→ BRIEF:
Continue the passage on the lostness measure from where it stops.

R=Minimum Number of Pages Required to Complete Task

The lostness measure ranges from 0 (absence of lostness) to 1 (being completely lost). Formulas can be confusing and they sometimes obscure what’s being represented, so I’ve attempted to visualize this metric and show how it’s derived with the Pythagorean theorem in Figure 1 below. 

Figure 1: Visualization of the lostness measure. The orange lines with the “C” is an example of how a score from one participant can be converted into lostness using the Pythagorean theorem.

Smith then looked to validate the lostness measure using data from a previous study using 20 students (16 and 17 year olds) from the UK. Participants were asked to look for information on a university department hypertext system. Measures collected included the total number of nodes (pages), deviations, and unique pages accessed.

After reviewing videos of the users across tasks, she found that her lostness measure did correspond to lost behavior. She identified the threshold of lostness scores above .5 as being lost, while scores below .4 as not lost, and the scores between .4 and .5 as indeterminate.

The measures were also used in another study that used eight participants with more nodes as reported in Smith. In the study by Cardle (a 1994 dissertation), similar findings of Lostness and Efficiency were found. But of the eight users, one had a score above .5 (indicating lost) when he was not really lost but exploring—suggesting a possible confound with the measure.

Replication Study

Given the small amount of data used to validate the lostness measure (and the dearth of information since), we conducted a new study to collect more data, to confirm thresholds of lostness, and see how this measure correlates with other widely used usability measures.

Between September and December 2018 we reviewed 73 videos of users attempting to complete 8 tasks from three studies. The studies included consumer banking websites, a mobile app for making purchases, and a findability task on the US Bank website that asked participants to find the name of the VP and General Counsel (an expected difficult task). Each task had a clear correct solution and “exploring” behavior wasn’t expected, thus minimizing possible confounds with natural browsing behavior that may look like lostness (e.g., looking at many pages repeatedly).

Sample sizes ranged from 5 to 16 for each task experience. We selected tasks that we hoped would provide a good range of lostness. For each task, we identified the minimum number of screens needed to complete each task for the lostness measure (R), and reviewed each video to count the total number of screens (S) and number of unique screens (N). We then computed the lostness score for each task experience. Post-task ease was collected using the SEQ and task time and completion rates were collected in the MUIQ platform.

Study Results

Across the 73 task experiences we had a good range of lostness, from a low of 0 (perfect navigation) to a high of .86 (very lost) and a mean lostness score of .34. We then aggregated the individual experiences by task.

Table 1 shows the lostness score, post-task ease, task time, and completion rate aggregated across the tasks, with lostness scores ranging from .16 to .72 (higher lostness scores mean more lostness).

→ DATASET EXTRACT:

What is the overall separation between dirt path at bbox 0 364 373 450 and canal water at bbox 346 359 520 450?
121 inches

→ EXPECTED ANSWER:
Task Lostness Ease Time Completion % Lost
1 0.16 6.44 196 100% 6%
2 0.26 6.94 30 94% 19%
4 0.33 6.00 272 40% 40%
3 0.34 6.19 83 100% 44%
6 0.37 4.60 255 80% 60%
7 0.51 4.40 193 100% 40%
8 0.66 2.20 339 60% 100%
5 0.72 2.40 384 60% 100%

Table 1: Lostness, ease (7-point SEQ scale), time (in seconds), completion rates, and % lost (> .5) for the eight tasks. Tasks sorted by lostness score, from least lost to most lost.

Using the Smith “lost” threshold of .5, we computed a binary metric of lost/not lost for each video and computed the average percent lost per task (far right column in Table 1).

Tasks 8 and 5 have both the highest lostness scores and percent being lost. All participants had lostness scores above .5 and were considered “lost.” In contrast, only 6% and 19% of participants were “lost” on tasks 1 and 2.

You can see a pattern between lostness and the ease, time, and completion rates in Table 1. As users get more lost (lostness goes up), the perception of ease goes down, time goes up. The correlations between lostness and these task-level measures are shown in Table 2 at both the task level and individual level.

Metric Task Level
r
Individual Level
r
Ease -0.95* -0.52*
Comp -0.46 -0.17
Time 0.72* 0.51*

Table 2: Correlations between lostness and ease, completion rates, and time at the task level (n=8) and individual level (n = 73). * indicates statistically significant at the p < .05 level

As expected, correlations are higher at the task level as the individual variability is smoothed out through the aggregation, which helps reveal patterns. The correlation between ease and lostness is very high (r = -.95) at the task level and to a lesser extent at the individual level r = -.52. Interestingly, despite differing tasks, the correlation between lostness and task time is also high and significant at r= .72 and r = .51 at the task and individual levels.

The correlation with completion rate, while in the expected direction, is more modest and not statistically significant (see the “Comp” row in Table 2). This is likely a consequence of both the coarseness of this metric (binary) and a restriction in range with most tasks in our dataset having high completion rates.

The strong relation between perceived ease and lostness can be seen in the scatter plot in Figure 2, with users’ perception of the task ease accounting for a substantial ~90% of the variance in lostness. At least with our dataset, it appears that average lostness is well accounted for by ease. That is, participants generally rate high lostness tasks as difficult.

Figure 2: Relationship between lostness and ease (r = -.95) for the 8 tasks; p < .01. Dots represent the 8 tasks.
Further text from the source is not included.